Таким же образом полиция подбирала погибших в дорожных происшествиях, а в некоторых барах, куда они заглядывали, полицейские орудовали дубинками. Однажды на исходе ночи, перед самым рассветом, проезжая пригородом Бостона, он видел нечто вроде облавы: человек на крыше, один-одинешенек, а на всех прилегающих улицах полно полицейских, брандспойты, лестницы, прожекторы.

Он не рассказал об этом ни Райену, ни Фостеру Льюису. Так оно будет лучше. Тем более что тогда, в Бостоне, он позавидовал человеку на крыше.

Бармен смотрел на него вопросительно, пытаясь понять, не налить ли ему третью порцию: он принял Спенсера за одинокого пьянчугу из тех, что спешат накачаться за несколько минут, а потом уходят неверным шагом. Таких много. Некоторые из них ищут, с кем бы подраться, другие плачут. Но Спенсер и не из тех, и не из этих.

— Сколько с меня?

— Один доллар двадцать центов.

Эшби ушел из бара не потому, что захотелось домой.

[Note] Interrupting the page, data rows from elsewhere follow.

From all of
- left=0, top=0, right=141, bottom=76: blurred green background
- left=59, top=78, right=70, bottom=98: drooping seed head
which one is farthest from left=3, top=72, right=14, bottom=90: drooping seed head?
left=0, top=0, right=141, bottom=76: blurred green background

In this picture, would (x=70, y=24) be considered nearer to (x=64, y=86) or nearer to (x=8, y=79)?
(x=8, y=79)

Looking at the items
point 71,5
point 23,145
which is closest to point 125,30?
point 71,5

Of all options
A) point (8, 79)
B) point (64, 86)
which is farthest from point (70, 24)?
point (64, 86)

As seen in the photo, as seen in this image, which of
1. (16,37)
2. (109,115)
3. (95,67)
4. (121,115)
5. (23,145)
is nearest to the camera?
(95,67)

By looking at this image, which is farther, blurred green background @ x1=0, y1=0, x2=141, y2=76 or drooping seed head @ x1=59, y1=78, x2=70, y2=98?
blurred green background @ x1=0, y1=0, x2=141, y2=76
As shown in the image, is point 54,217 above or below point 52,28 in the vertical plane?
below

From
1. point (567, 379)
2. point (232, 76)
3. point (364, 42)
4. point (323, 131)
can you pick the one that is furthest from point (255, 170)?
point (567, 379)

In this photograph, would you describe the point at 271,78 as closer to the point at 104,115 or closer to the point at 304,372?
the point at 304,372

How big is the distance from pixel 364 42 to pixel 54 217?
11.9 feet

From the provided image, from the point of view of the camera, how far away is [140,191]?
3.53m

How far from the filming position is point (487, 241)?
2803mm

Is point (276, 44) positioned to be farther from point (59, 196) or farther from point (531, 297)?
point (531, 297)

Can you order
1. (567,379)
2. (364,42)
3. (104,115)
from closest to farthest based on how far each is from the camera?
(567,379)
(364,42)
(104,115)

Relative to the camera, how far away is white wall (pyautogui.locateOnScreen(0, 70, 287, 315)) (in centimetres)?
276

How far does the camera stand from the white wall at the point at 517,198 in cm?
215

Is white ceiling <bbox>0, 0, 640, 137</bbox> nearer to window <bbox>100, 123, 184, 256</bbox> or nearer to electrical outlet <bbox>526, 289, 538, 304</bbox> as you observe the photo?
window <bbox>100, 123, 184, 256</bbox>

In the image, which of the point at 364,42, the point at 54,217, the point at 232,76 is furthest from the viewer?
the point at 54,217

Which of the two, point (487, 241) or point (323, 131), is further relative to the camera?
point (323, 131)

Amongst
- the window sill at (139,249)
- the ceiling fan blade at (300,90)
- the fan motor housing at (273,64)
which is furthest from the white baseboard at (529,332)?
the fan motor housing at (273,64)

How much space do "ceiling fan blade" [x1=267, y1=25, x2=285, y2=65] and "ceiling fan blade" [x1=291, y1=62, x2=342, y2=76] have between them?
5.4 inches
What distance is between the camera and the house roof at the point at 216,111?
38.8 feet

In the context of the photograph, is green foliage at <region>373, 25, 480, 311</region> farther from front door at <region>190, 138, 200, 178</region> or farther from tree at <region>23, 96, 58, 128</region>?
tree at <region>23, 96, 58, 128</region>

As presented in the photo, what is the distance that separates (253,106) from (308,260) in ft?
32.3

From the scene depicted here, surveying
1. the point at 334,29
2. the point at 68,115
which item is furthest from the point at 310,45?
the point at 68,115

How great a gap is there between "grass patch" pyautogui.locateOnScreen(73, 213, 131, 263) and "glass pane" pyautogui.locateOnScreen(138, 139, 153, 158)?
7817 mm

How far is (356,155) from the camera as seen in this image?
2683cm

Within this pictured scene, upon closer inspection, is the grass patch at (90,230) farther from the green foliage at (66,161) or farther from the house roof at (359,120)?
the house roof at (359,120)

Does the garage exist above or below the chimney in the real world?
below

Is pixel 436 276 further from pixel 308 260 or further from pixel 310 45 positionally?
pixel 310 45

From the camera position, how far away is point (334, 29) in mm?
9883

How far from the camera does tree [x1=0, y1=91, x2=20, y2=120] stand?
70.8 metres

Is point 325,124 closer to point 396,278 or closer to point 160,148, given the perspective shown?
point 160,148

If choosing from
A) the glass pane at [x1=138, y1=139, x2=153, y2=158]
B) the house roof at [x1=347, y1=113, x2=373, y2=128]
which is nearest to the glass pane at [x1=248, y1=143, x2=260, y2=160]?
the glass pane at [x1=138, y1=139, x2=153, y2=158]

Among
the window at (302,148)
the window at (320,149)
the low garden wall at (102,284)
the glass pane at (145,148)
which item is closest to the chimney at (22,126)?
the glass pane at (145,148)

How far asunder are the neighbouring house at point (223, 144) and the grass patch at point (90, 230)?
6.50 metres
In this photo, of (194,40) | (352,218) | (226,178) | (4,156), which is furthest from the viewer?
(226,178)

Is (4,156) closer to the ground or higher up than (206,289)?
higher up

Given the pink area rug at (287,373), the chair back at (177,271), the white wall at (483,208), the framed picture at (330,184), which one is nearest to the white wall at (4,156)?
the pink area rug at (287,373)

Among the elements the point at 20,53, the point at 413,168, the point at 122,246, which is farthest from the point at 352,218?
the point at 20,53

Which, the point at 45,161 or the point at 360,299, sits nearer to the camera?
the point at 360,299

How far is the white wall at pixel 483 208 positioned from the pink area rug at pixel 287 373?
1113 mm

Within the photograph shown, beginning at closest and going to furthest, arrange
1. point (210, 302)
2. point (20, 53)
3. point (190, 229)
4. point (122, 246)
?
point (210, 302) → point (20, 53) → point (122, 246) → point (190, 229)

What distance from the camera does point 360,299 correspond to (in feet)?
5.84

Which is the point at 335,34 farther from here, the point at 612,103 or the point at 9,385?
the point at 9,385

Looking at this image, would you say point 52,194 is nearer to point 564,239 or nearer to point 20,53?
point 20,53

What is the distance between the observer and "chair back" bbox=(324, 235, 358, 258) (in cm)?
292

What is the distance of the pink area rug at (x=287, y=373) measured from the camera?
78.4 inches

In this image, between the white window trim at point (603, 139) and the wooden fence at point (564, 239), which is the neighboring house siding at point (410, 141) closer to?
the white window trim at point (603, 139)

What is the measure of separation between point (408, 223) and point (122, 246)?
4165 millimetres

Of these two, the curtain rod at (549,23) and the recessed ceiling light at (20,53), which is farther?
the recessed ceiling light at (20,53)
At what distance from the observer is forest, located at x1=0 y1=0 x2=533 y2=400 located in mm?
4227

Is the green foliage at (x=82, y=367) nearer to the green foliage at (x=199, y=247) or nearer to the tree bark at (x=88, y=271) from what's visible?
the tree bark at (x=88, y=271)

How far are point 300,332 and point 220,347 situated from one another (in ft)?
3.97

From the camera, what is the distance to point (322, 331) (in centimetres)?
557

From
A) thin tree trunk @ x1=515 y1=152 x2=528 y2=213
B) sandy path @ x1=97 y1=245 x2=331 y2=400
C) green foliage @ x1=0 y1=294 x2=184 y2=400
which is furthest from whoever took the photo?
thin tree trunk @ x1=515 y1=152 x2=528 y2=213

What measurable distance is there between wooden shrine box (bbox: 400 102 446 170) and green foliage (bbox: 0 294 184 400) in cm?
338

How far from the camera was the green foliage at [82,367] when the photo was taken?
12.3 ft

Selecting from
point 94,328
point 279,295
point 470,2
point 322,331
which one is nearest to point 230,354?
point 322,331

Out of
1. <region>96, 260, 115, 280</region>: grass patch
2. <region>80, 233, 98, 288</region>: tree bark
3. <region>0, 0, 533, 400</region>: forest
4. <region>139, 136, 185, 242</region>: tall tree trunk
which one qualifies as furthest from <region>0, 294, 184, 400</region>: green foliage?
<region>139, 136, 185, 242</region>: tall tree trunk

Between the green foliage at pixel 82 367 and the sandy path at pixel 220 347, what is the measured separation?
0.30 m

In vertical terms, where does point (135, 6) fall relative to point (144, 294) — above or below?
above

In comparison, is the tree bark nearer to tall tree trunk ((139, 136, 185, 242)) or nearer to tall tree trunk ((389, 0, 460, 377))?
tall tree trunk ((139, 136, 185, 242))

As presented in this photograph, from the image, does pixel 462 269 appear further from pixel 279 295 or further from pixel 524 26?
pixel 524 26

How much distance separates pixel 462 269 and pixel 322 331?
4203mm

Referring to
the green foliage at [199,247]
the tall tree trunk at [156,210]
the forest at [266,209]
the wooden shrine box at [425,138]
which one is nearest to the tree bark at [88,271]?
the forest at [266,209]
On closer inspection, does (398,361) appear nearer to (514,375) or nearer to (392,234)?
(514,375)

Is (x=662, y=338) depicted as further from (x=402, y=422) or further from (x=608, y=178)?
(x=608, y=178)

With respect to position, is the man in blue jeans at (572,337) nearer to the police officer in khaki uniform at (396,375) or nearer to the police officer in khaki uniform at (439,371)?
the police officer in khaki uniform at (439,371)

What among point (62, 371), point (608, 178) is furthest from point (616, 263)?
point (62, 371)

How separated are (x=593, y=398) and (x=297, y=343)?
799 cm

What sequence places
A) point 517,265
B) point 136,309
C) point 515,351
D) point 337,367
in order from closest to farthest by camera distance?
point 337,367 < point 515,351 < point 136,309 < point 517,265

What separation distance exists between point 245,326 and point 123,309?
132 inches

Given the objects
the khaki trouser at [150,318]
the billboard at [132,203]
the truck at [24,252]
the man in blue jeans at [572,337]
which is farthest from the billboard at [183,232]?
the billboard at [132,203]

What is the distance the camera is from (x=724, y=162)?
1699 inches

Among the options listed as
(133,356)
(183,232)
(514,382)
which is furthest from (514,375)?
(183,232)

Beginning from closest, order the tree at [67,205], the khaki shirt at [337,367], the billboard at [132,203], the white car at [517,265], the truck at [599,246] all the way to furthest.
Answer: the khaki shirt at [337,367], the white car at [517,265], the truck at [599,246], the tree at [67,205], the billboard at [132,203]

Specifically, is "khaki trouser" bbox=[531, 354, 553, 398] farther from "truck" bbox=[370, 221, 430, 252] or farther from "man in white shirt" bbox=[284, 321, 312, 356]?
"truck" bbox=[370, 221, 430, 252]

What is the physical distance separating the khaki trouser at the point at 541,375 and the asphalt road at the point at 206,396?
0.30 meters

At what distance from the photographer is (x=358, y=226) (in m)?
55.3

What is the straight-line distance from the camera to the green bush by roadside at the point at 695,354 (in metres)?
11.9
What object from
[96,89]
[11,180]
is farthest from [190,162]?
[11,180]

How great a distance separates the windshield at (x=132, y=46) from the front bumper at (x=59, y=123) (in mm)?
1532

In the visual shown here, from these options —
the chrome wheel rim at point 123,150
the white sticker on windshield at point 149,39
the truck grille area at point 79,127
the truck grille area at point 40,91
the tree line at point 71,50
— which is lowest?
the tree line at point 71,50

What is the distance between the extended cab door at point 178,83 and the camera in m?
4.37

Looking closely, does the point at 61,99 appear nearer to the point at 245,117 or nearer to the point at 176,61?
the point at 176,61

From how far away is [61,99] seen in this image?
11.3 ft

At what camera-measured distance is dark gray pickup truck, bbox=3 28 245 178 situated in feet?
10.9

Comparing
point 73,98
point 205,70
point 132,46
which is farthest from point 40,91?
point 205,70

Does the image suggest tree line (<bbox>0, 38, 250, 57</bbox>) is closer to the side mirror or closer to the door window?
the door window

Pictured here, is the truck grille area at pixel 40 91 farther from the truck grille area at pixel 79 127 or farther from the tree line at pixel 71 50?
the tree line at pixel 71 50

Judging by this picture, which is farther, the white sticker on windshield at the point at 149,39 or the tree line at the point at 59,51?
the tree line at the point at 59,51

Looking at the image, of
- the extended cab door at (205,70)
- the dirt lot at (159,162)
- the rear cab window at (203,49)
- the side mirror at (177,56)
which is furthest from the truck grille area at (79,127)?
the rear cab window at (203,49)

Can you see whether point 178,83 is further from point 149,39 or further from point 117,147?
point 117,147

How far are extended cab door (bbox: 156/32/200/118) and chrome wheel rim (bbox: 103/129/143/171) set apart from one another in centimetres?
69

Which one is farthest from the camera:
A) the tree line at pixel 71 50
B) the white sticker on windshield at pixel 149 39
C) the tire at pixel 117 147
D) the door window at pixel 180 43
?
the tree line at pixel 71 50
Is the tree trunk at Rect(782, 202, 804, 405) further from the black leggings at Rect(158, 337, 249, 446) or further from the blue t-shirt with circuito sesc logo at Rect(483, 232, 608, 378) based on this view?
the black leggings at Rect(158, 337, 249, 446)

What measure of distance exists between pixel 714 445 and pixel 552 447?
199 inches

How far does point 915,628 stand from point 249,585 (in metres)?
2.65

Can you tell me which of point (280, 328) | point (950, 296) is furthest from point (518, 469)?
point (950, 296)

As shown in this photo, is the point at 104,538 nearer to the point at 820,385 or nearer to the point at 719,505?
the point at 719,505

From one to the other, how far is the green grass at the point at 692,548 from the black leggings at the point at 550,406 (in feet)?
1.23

Ведь этот вечер, может быть, последний перед тем, как Райену вздумается посадить его под замок. Что будет потом, он не знает. Он начнет защищаться, наймет в Хартфорде адвоката. Спенсер был убежден, что до приговора дело не дойдет. Идя по улице, он подумал о Шейле Кац, потому что навстречу ему попалась маленькая девочка-еврейка на руках у матери. Он обернулся ей вслед: у нее тоже была длинная, тонкая шейка. Он набил трубку и заметил впереди освещенный зал кафетерия. Там все было белое: стены, столы, бар; среди всей этой белизны у стойки ужинала мисс Меллер. Она сидела к Спенсеру спиной. На ней были беличья шапочка и пальто, также отделанное мехом.

Почему бы не войти? Он чувствовал почему-то: сегодня его день, сегодня ему даны все права. Нынешняя вылазка была преднамеренной. Еще целуя жену в лоб, он знал, что этот вечер будет не похож на другие.

— Как дела, мисс Меллер?

Она с удивлением обернулась, в руке у нее был бутерброд с сосиской, густо намазанной горчицей.

— Это вы? — Она не испугалась. Разумеется, удивилась немного, что такой человек, как он, оказался в этом заведении. — Присядете?

Еще бы! Он тоже заказал бутерброд с сосиской и кофе.

Оба видели свои отражения в зеркале. Занятно. Кажется, мисс Меллер находит его забавным, и это ему не так уж неприятно.